É o caso da contratação como pessoa jurídica (PJ) em vez de pessoa física (empregado), sem direitos trabalhistas. Nesse tipo de contratação, milhares de trabalhadores acreditam que estariam ganhando 30% a mais e que isto seria bom, porém a perda de direitos é muito grande, estão sendo superexplorados.
Romper essa cortina de ilusão e conscientizar os trabalhadores sobre os verdadeiros efeitos desse modelo de exploração denominado PEJOTIZAÇÃO, ou UBERIZAÇÃO, ou qualquer outro nome que seja, cujo verniz de enganação é a expressão “empreendedorismo”, é o desafio do momento, se não quisermos sucumbir à completa destruição dos direitos trabalhistas.

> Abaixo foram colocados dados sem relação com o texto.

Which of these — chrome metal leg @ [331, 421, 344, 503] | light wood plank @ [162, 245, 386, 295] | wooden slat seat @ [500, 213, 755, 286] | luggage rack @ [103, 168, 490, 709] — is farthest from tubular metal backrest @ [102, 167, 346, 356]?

Os trabalhadores precisam entender os malefícios do discurso, que aparentemente se apresenta como “evolução”, mas que na verdade, além de uma “simples” mudança de contrato, trata-se da destruição de direitos, da retirada de segurança, de futuro, de dignidade.
Há quem faça a análise de que o Brasil virou um verdadeiro campo de testes do que há de pior no capitalismo global. O capitalismo quer otimizar tudo, reduzir custos, substituir pessoas por máquinas, por aplicativos, e o Brasil está sendo um laboratório do capitalismo selvagem, que visa explorar mais, pagar menos e eliminar qualquer direito que atrapalhe o lucro dos grandes empresários.
Se não houver organização, luta e resistência, o destino da classe trabalhadora será cada vez mais trágico.